Yoga is a personal love of mine, and I find myself squeaking it into traditional OT care settings (sometimes just by grounding my own two feet in the middle of a busy clinic or transitional care facility, other times using yoga poses to help with strengthening, focus, etc. for clients). Last year, I started a one-woman small business providing adapted/personalized yoga for all levels of ability in the home or community settings. It’s really fun. I’m working on building an OT services component to the business, which is taking some time and a lot of learning about state policies for in-home care, among other things. I can’t wait until I have the green light to help my yoga clients adapt their kitchens, or develop energy conservation programs, among other things.

Gray bird yoga

How do these holistic practices uniquely benefit your patients?

Yoga has offered me a very tangible way to return to my whole body, and feel as though I am well knit-together. That’s something that was missing for me for many years—I often felt disconnected, at odds with my life, and in a million places at once. Working with a provider who is grounded and present can make all the difference, in my experience. So that’s my primary goal as a holistic provider.

Secondary, and also immensely helpful, are the holistic practices and techniques we use to treat or assist our clients. Many of them, yoga included, help folks find their inner bodies, and tap into the space within their thinking minds and sometimes painful or unpredictable bodies. Such a gift to all of us in a medical environment that’s typically very focused on the external, easily-visible or measurable elements of health and wellness.

What advice can you offer to OTs interested in incorporating holistic healing methods into their practice?

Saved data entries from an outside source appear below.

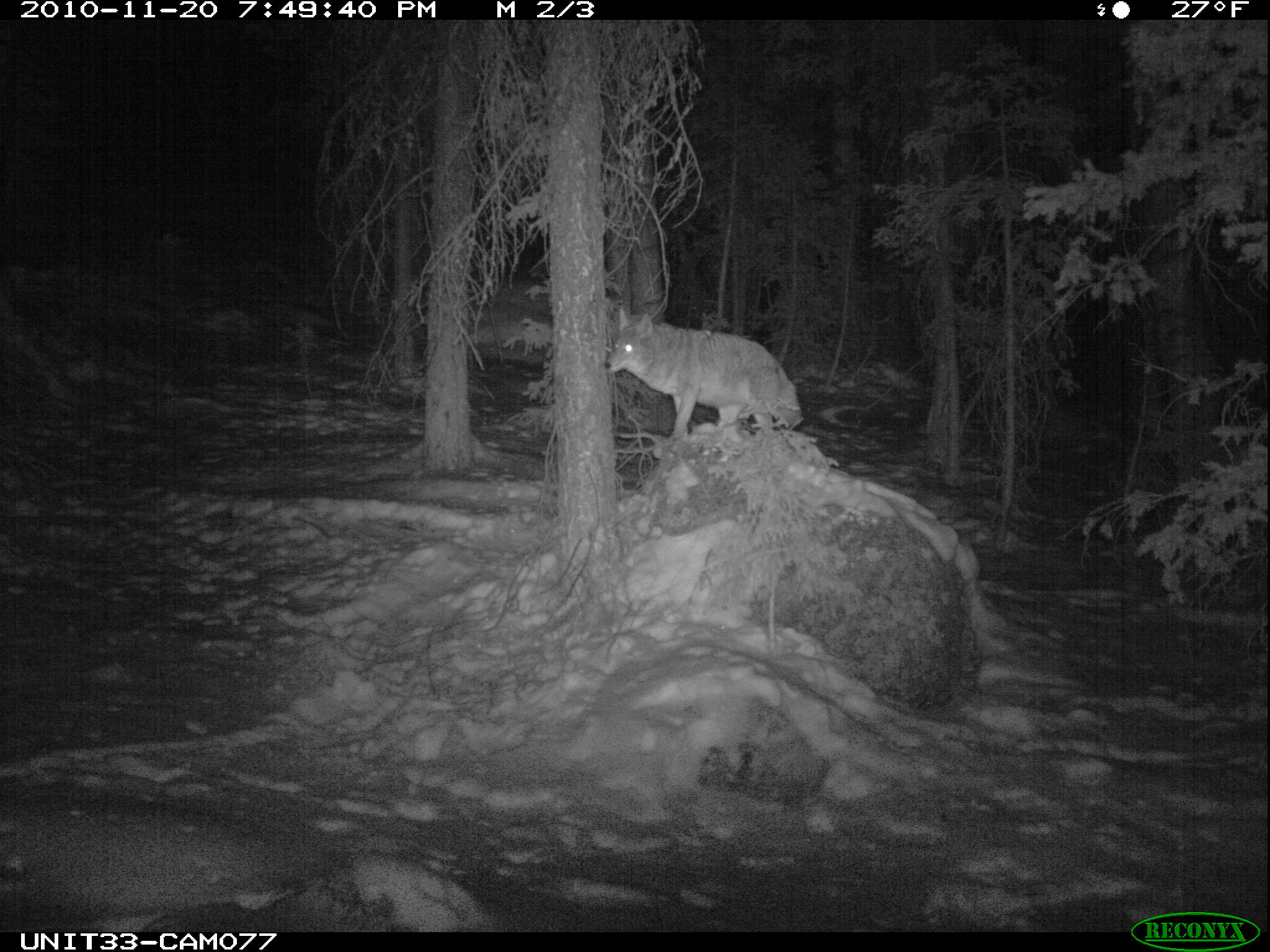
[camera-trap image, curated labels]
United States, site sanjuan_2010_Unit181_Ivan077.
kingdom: Animalia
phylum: Chordata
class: Mammalia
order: Carnivora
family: Canidae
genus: Canis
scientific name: Canis latrans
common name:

Find your own practice, and learn to accept help from providers for the areas of your own life that warrant some love and attention. That’s your basic foundation. Until you know what it is to be helped, to be truly listened to (or not), and to feel at home in your self and body, even the most amazing techniques and holistic modalities will be minimally effective. I really believe this. On days when I’m distracted or overwhelmed, I can offer so much less to my clients.

How would you suggest someone incorporate yoga into their lives?

However it works for you. We have lots of ideas (myself included) about what a “real” yoga practice looks like—daily poses/asana, consistently done, progressively challenging, etc. But there are eight limbs of yoga, and only one of them is movement-based. To tear yourself up over your lack of perfect discipline, or to expect your body and mind to be prepared to do exactly the same (or harder) routine each day is not fair to who you are, and how we are all made. Learn as much as you can about the limbs of yoga, find a teacher who can help you set up some routines/options for practice, and keep a nice toolbox of options that can meet you where you are on a given day. The intent to be present, whole and well is a successful practice in itself—and the more gentle-yet-firm you can be about your yoga practice, the more benefit you’ll find.

What direction do you see Holistic OT taking in the future?

So many directions! It’s exciting to see providers branching out on their own, and equally exciting to see OTs bringing holistic modalities and self-care into more traditional medical settings. I think it will only grow from here.